Caveat: My half-sisters and full sister consider the men who raised us to be our fathers. But we are thankful for the donor family – without them, we wouldn’t be here.

CODA: Race is Not a Biological Concept

The Love Songs of W. E. B. Du Bois eloquently conveys the absurdity of dividing people into races based on one trait.

I have never, since my first textbook published thirty years ago on general biology, defined human races by this one characteristic, or any one or collection of traits. Race is a social construct, not a biological one.

In my classes, to reinforce that point rather than ignoring it, I’d ask students to define race based on one trait other than skin color. Imagine classifying people by whether or not they can taste cilantro. Or blood type. But of course the perception of difference based on the visible trait of skin color can profoundly affect health. Like the spaghetti pedigrees of complex connections for enslaved families, the social determinants of health complicate access to care.
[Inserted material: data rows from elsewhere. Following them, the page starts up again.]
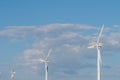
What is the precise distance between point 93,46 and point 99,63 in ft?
41.3

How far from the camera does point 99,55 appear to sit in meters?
166

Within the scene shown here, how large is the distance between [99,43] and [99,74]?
14997mm

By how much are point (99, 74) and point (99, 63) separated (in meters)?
3.96

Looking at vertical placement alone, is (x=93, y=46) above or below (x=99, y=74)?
above

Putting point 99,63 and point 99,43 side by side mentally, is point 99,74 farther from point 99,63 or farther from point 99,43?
point 99,43

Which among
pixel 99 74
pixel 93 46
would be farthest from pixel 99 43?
pixel 99 74

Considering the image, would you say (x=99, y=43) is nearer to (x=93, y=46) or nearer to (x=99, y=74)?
(x=93, y=46)

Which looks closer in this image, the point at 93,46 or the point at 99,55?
the point at 99,55

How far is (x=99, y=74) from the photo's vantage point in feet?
537

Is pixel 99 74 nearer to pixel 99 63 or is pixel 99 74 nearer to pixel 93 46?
pixel 99 63

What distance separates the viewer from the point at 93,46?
17675cm

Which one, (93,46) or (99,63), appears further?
(93,46)

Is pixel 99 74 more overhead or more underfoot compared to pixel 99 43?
more underfoot

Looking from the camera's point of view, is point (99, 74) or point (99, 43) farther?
point (99, 43)
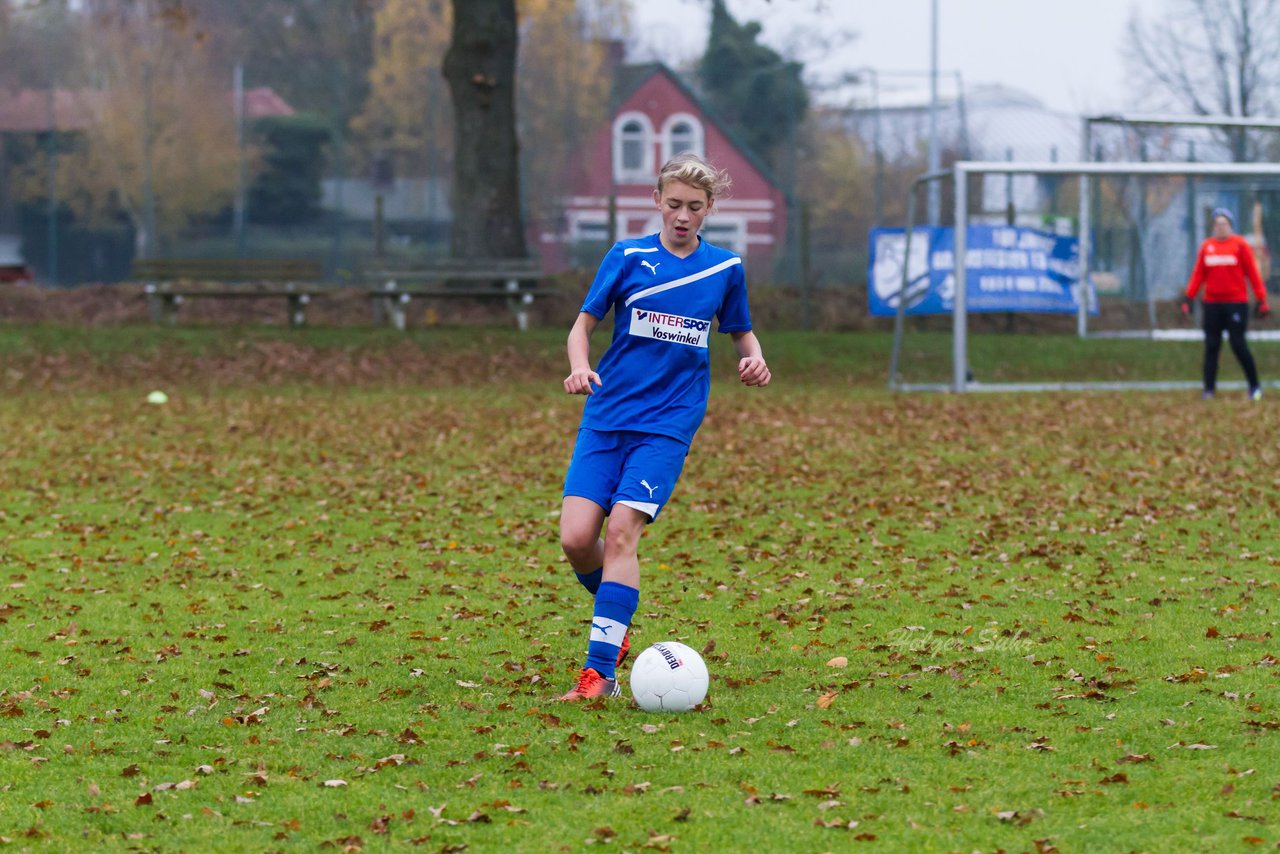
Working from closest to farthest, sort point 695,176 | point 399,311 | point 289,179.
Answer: point 695,176 < point 399,311 < point 289,179

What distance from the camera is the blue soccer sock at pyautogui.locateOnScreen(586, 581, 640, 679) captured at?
554cm

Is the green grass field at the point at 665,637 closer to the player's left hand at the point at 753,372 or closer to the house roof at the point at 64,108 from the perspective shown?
the player's left hand at the point at 753,372

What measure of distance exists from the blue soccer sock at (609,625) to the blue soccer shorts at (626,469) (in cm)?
29

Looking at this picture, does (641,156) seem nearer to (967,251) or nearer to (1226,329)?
(967,251)

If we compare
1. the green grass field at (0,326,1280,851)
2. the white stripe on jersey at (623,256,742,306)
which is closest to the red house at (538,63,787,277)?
the green grass field at (0,326,1280,851)

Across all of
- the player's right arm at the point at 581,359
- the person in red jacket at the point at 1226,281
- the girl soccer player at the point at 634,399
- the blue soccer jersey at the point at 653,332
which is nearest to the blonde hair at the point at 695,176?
the girl soccer player at the point at 634,399

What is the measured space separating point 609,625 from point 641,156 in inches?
1040

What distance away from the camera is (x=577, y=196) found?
29375mm

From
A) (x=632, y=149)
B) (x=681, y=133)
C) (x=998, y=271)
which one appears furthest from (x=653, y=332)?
(x=681, y=133)

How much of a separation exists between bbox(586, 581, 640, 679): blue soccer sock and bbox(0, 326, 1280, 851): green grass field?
229 mm

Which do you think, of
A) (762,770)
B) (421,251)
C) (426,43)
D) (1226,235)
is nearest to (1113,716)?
(762,770)

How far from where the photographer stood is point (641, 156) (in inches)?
1230

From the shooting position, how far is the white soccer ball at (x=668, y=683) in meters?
5.29

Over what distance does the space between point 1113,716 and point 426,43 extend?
43.5 metres
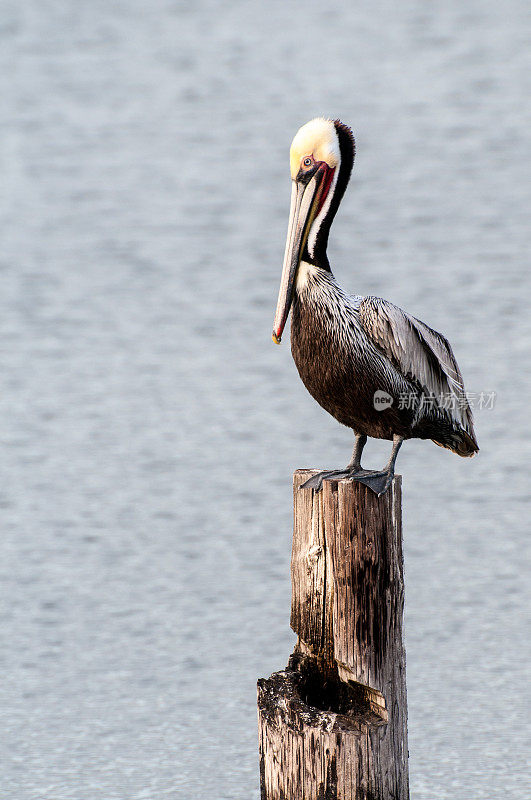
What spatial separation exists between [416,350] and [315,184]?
658 mm

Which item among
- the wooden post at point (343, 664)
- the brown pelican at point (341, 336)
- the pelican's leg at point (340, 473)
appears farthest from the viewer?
the brown pelican at point (341, 336)

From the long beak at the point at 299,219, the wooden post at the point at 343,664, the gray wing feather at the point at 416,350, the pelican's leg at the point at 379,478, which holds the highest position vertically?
the long beak at the point at 299,219

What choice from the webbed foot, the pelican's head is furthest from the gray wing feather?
the webbed foot

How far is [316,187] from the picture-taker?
299cm

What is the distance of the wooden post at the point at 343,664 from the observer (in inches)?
102

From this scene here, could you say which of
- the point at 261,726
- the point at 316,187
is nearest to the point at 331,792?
the point at 261,726

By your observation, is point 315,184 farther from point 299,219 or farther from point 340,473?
point 340,473

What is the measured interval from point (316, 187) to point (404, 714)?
174 centimetres

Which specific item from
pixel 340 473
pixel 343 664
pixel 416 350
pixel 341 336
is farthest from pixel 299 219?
pixel 343 664

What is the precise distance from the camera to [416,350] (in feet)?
9.94

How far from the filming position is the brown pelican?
9.38 ft

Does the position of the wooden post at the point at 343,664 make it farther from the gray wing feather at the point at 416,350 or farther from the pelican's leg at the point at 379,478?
the gray wing feather at the point at 416,350

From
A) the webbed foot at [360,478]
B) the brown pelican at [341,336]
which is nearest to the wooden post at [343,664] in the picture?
the webbed foot at [360,478]

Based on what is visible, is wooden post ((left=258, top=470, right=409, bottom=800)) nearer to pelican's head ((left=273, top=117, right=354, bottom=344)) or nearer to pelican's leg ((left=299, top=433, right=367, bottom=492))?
pelican's leg ((left=299, top=433, right=367, bottom=492))
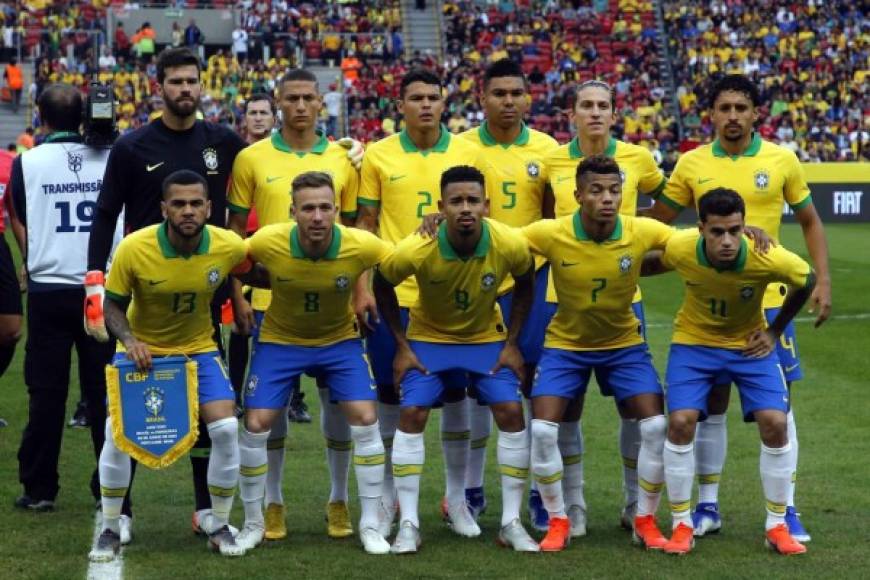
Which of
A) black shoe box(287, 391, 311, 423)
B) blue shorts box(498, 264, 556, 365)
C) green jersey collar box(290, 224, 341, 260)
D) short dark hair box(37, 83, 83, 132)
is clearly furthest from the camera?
black shoe box(287, 391, 311, 423)

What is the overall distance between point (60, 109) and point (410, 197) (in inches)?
82.5

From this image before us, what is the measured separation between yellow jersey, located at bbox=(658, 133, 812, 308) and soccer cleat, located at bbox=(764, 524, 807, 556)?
1248mm

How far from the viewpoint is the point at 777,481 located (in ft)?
24.1

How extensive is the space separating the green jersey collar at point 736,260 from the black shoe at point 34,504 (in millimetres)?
3884


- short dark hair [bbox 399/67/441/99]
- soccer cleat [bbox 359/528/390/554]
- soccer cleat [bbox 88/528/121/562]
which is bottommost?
soccer cleat [bbox 359/528/390/554]

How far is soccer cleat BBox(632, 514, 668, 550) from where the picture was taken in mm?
7371

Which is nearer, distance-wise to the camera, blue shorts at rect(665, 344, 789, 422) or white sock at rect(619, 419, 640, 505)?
blue shorts at rect(665, 344, 789, 422)

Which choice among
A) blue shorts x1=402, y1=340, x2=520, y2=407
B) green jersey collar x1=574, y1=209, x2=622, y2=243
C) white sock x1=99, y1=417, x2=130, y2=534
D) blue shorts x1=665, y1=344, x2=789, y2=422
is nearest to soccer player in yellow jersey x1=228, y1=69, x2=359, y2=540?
blue shorts x1=402, y1=340, x2=520, y2=407

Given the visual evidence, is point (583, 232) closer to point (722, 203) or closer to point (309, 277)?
point (722, 203)

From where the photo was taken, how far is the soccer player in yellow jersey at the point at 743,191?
25.8ft

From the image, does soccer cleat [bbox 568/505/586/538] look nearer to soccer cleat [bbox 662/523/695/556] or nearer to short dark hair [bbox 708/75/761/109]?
soccer cleat [bbox 662/523/695/556]

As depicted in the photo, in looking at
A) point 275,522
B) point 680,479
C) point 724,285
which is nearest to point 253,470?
point 275,522

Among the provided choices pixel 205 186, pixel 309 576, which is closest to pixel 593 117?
pixel 205 186

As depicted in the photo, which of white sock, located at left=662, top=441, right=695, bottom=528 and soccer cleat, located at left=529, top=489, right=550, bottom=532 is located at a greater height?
white sock, located at left=662, top=441, right=695, bottom=528
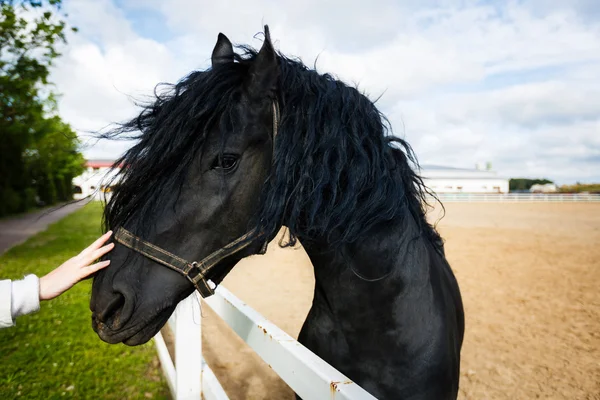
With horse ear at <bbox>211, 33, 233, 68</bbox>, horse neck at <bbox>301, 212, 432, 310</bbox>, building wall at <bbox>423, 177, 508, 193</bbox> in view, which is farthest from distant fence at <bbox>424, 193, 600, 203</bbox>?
horse ear at <bbox>211, 33, 233, 68</bbox>

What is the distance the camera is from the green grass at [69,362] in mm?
3934

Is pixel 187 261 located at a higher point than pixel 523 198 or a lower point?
higher

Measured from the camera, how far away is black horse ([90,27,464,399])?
1496mm

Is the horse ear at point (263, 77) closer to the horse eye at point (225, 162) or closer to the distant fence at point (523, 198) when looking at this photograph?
the horse eye at point (225, 162)

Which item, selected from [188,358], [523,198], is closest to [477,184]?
[523,198]

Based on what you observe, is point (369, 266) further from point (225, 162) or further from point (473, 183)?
point (473, 183)

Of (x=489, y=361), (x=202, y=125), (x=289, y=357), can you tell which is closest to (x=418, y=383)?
(x=289, y=357)

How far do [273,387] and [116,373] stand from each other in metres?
1.81

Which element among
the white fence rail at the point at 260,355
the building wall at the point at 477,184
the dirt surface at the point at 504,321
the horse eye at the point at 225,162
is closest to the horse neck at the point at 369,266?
the white fence rail at the point at 260,355

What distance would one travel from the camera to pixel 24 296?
1627 millimetres

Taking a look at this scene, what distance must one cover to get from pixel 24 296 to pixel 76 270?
30cm

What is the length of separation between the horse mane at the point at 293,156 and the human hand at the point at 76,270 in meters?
0.12

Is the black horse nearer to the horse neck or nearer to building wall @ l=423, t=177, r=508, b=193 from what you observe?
the horse neck

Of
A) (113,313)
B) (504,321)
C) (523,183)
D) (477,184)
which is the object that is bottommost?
(504,321)
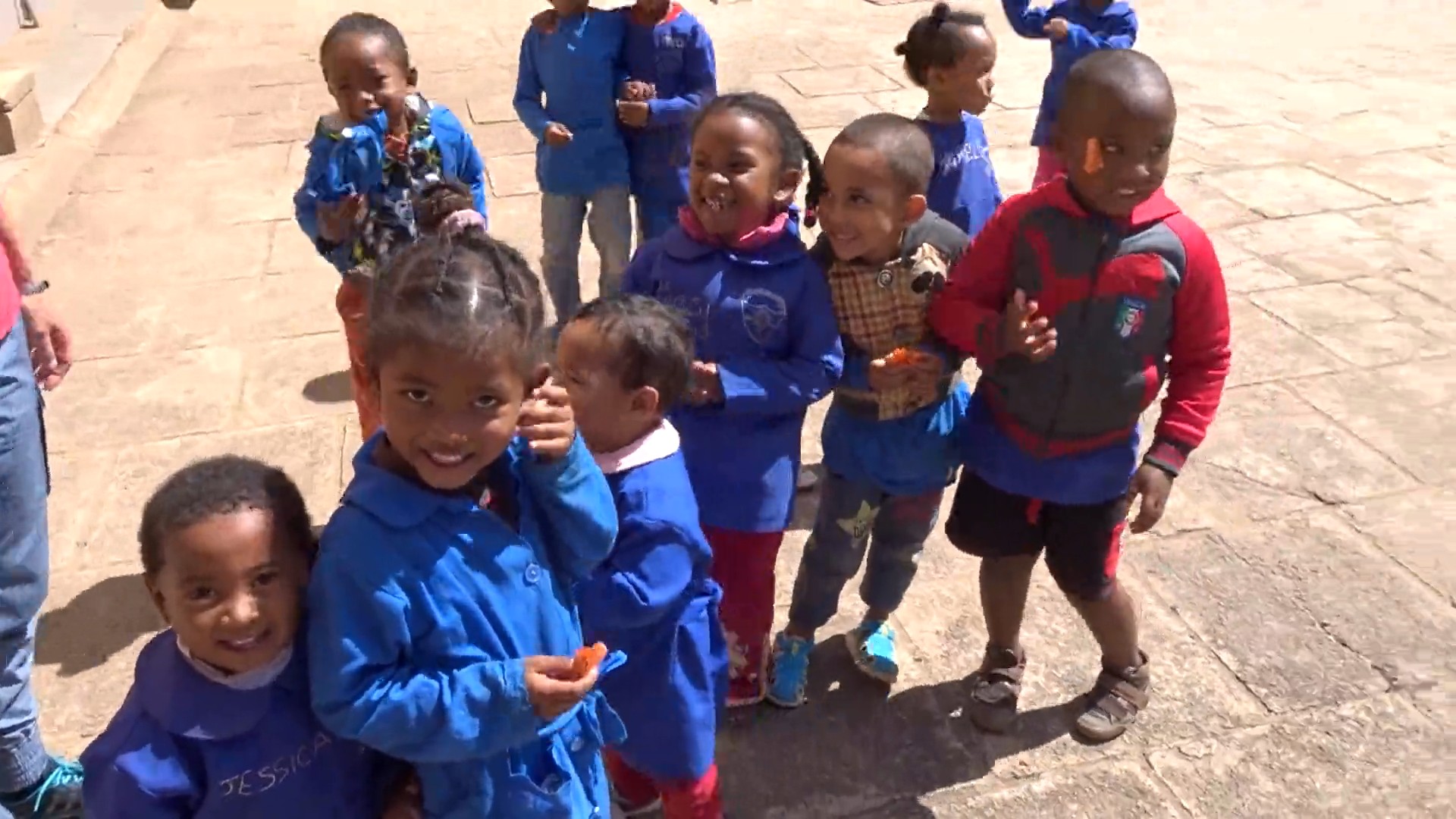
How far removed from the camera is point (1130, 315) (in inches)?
95.3

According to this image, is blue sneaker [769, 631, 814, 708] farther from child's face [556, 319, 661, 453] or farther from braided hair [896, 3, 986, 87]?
braided hair [896, 3, 986, 87]

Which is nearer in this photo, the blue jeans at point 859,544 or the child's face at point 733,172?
the child's face at point 733,172

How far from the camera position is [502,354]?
1584 mm

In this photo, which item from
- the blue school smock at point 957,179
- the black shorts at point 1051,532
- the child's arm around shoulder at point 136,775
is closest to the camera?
the child's arm around shoulder at point 136,775

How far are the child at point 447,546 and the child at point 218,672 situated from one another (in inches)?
3.0

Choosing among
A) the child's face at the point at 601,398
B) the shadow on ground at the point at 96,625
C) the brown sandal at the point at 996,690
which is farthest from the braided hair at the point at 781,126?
the shadow on ground at the point at 96,625

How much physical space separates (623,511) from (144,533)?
782 mm

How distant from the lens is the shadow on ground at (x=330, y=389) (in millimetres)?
4523

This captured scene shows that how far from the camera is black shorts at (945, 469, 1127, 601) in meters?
2.68

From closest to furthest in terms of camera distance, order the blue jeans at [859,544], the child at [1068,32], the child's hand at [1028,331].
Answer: the child's hand at [1028,331] < the blue jeans at [859,544] < the child at [1068,32]

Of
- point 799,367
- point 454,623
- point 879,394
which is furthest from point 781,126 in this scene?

The Love Songs of W. E. B. Du Bois hammers home the horror of the importance of skin color in Ailey’s ancestors’ time. A Creek woman could marry a white man and receive some degree of respect – not so a Black woman. She didn’t exist. Ancestors who more closely resembled the blond-haired, light-eyed Scottish forebear from eight generations back could pass, yet Eliza Two fell victim to the “one drop rule,” appearing white thanks to her father’s genes, but considered Black because of her mother.

The book is a spellbinding classic. Wrote Latria Graham:

“Jeffers has created an opus, an indelible entry to the canon of contemporary American literature and one of the foundational fictional texts of Black literature worthy of sitting alongside Ralph Ellison’s ‘Invisible Man,’ Toni Morrison’s ‘The Bluest Eye’ and Jesmyn Ward’s ‘Sing, Unburied, Sing.’